>> BEGIN SOURCE DOCUMENT

While the finer patterns of an electronic circuit are being achieved, the foregoing problem of defects caused by etching still arises even today, which is a major problem in terms of circuit formation.

• [Patent Document 1] Japanese Patent No. 3173511
• [Patent Document 2] Published Patent Application, Japanese Translation of PCT International Application No. 2003-519901
• [Patent Document 3] Japanese Unexamined Patent Application Publication No. 2004-256901
• [Patent Document 4] Japanese Unexamined Patent Application Publication No. 2009-167459

SUMMARY OF THE INVENTION

Problems to be Solved by the Invention

An object of this invention is to provide a method of forming a circuit having favorable wiring linearity while simultaneously inhibiting side etching, which interferes with the achievement of finer pitches of the circuit wiring. The object is achieved by forming a tie-coat layer of the flexible laminate or forming a metal or alloy that is equivalent to the tie-coat layer on a metal conductor layer.

Means for Solving the Problems

In order to achieve the foregoing object, the present invention provides:

1) A method of forming a circuit on a flexible laminate substrate, wherein, when forming a circuit using an adhesiveless flexible laminate which includes a polyimide film as the flexible laminate substrate in which at least one surface thereof is subject to plasma treatment, a tie-coat layer A formed on the polyimide film, a metal conductor layer B formed on the tie-coat layer, and a metal or alloy layer C, which has a lower etching rate than that of copper, formed on the metal conductor layer, photoresist is coated on the metal or alloy layer C, which has a lower etching rate than that of copper, formed on the metal conductor layer, the photoresist is exposed and developed, the layer C other than the circuit forming parts thereof is selectively removed in advance via pre-etching, the conductor layer B is thereafter removed by supplemental etching with leaving the circuit portion, and the photoresist of the circuit portion is further removed so as to form the circuit.

The present invention additionally provides:

2) The method of forming a circuit on a flexible laminate substrate according to 1) above, wherein the layer C formed on the metal conductor layer is a sputter layer selected from one type among nickel, chromium, cobalt, nickel alloy, chromium alloy, and cobalt alloy having a thickness of 1 to 50 nm;
3) The method of forming a circuit on a flexible laminate substrate according to 1) or 2) above, wherein the layer C formed on the metal conductor layer has the same components as the tie-coat layer A;
4) The method of forming a circuit on a flexible laminate substrate according to any one of 1) to 3) above, wherein the tie-coat layer A is a sputter layer selected from one type among nickel, chromium, cobalt, nickel alloy, chromium alloy, and cobalt alloy having a thickness of 5 to 100 nm; and
5) The method of forming a circuit on a flexible laminate substrate according to any one of 1) to 4) above, wherein the metal conductor layer B is copper or copper alloy.

Effect of the Invention

An adhesiveless flexible laminate in which a tie-coat layer A or an equivalent layer C formed above and under a metal conductor layer B yields a superior effect. The effect, on the tie-coat layer A side is of being able to improve the adhesion between the polyimide film and the metal layer after thermal aging, whereas on the upper surface side of the metal conductor layer, the effect is of being able to inhibit the side etching when forming a circuit, thus to achieve a high etch factor. The tie-coat layer A or an equivalent layer C, specifically, is selected from one type among nickel, chromium, cobalt, nickel alloy, chromium alloy, and cobalt alloy.

>> END SOURCE DOCUMENT
>> BEGIN INPUT FOR THIS TASK

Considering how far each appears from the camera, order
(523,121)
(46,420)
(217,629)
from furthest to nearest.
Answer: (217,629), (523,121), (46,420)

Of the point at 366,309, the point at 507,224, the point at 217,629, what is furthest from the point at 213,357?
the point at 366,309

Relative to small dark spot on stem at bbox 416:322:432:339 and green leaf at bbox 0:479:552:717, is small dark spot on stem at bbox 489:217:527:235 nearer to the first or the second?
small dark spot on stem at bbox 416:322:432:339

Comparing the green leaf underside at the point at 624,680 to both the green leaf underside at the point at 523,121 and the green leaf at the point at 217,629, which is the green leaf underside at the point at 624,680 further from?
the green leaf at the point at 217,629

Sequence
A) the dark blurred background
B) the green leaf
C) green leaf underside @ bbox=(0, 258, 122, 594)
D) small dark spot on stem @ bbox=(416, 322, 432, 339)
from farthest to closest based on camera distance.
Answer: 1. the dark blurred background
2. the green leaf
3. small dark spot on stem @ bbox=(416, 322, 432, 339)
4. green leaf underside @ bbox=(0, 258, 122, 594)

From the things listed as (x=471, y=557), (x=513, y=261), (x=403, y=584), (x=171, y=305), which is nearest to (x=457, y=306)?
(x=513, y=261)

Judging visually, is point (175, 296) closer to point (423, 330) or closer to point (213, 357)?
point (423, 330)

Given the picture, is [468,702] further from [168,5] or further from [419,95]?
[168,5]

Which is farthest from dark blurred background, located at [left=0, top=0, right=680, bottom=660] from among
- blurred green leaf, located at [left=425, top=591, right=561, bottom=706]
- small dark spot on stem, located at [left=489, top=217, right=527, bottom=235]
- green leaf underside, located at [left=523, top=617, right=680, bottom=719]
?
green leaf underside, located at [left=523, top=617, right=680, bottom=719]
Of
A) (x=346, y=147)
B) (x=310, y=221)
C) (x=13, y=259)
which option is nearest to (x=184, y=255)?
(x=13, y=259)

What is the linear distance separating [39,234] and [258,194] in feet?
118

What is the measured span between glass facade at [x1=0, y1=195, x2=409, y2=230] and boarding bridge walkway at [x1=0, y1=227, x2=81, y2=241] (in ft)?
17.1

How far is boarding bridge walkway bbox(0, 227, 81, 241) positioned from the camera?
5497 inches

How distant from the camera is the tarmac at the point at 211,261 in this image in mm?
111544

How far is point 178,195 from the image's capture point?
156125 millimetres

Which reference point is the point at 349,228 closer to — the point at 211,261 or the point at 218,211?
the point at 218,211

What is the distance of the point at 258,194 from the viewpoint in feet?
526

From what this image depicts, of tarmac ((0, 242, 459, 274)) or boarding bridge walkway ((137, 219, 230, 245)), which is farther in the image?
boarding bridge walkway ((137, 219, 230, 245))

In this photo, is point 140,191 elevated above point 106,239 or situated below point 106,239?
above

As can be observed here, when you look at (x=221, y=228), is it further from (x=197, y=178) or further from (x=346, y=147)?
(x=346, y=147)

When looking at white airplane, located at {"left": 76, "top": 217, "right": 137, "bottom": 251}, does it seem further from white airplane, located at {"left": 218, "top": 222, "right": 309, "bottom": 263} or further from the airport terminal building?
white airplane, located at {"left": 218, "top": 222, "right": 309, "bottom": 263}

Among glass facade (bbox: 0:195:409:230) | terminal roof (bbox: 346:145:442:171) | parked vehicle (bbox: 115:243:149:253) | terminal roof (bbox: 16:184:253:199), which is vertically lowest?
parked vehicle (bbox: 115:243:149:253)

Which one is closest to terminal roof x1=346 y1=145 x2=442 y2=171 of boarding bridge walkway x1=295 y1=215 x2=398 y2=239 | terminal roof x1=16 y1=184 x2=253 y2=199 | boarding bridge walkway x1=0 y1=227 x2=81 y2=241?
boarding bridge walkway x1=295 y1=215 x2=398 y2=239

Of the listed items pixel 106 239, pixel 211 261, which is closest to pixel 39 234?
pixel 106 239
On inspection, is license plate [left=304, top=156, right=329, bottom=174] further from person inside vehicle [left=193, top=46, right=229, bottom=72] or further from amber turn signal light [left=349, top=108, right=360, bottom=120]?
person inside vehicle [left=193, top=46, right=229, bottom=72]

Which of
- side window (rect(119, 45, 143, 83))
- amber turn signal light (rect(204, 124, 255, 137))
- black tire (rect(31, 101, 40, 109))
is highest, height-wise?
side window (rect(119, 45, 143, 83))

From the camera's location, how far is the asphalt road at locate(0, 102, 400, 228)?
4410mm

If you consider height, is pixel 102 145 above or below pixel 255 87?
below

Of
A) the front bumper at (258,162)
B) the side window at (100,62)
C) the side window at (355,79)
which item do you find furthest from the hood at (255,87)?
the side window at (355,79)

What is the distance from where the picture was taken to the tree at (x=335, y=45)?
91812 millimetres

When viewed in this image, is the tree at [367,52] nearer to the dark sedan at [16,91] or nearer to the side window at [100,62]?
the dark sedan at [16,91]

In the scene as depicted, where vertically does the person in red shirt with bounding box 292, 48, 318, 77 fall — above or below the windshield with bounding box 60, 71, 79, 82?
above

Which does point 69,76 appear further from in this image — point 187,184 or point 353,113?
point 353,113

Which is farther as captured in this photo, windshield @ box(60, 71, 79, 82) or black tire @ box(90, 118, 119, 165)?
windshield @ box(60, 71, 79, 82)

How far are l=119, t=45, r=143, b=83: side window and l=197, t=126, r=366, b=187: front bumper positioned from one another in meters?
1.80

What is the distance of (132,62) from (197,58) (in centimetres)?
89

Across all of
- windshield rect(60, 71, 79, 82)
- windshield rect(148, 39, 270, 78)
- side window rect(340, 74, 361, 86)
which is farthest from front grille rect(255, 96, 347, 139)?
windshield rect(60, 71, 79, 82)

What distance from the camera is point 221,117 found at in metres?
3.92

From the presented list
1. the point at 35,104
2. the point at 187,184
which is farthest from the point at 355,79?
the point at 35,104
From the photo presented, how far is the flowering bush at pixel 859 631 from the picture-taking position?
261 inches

>> END INPUT FOR THIS TASK

* [REQUIREMENTS]
- A) List every line in the rows that contains the word "tire".
- B) Write the next part of the patent text on forming circuits on flexible laminate substrates, picking up after its final sentence.

* [ANSWERS GIVEN]
- A)
- black tire (rect(31, 101, 40, 109))
Which is farther as captured in this photo, windshield @ box(60, 71, 79, 82) or black tire @ box(90, 118, 119, 165)?

- B)
When forming a circuit by etching the metal conductor layer B of the flexible laminate substrate based on the forgoing configuration, it is possible to prevent the occurrence of sagging in the etching process and shorten the time to form a circuit via etching.

In addition, a superior effect of improvement of the linearity of the wiring can be yielded, prior to etching the metal conductor layer B, by way of removing the metal layer, which has a lower etching rate than that of copper, formed immediately above the metal conductor layer B to be etched; specifically, the tie-coat layer A or the equivalent layer (sputter layer) C.

Thus, the present invention yields an effect of providing an adhesiveless flexible laminate for use in electronic circuits in which a circuit with an even more uniform intended circuit width can be formed, etching properties in pattern etching can be improved, and occurrence of short circuits and defective circuit widths be prevented.

BRIEF DESCRIPTION OF THE DRAWINGS

FIG. 1 is an explanatory diagram showing the cross section of an adhesiveless flexible laminate comprising a polyimide film, a tie-coat layer A, a metal conductor layer B and a sputter layer C.

FIG. 2 is an explanatory diagram showing the calculation method of the etch factor.

FIG. 3 is an explanatory diagram showing the processes performed to the adhesiveless flexible laminate; namely, application and exposure/development of the photoresist, pre-etching of the sputter layer, etching of the metal conductive layer, and peeling of the photoresist layer.

FIG. 4 is a diagram showing a state where the width between the circuits of Comparative Example 1 is narrowed.

FIG. 5 is a diagram showing a state of the circuit of Comparative Example 3 where the linearity is subject to disarray.

FIG. 6 is a diagram showing a state of the circuit of Example 2 with superior linearity.

DETAILED DESCRIPTION OF THE INVENTION

Specific examples of the present invention are now explained. The ensuing explanation is provided to facilitate the understanding of this invention, and the present invention shall in no way be limited thereby. Various modifications and other embodiments shall be included in the present invention as a matter of course.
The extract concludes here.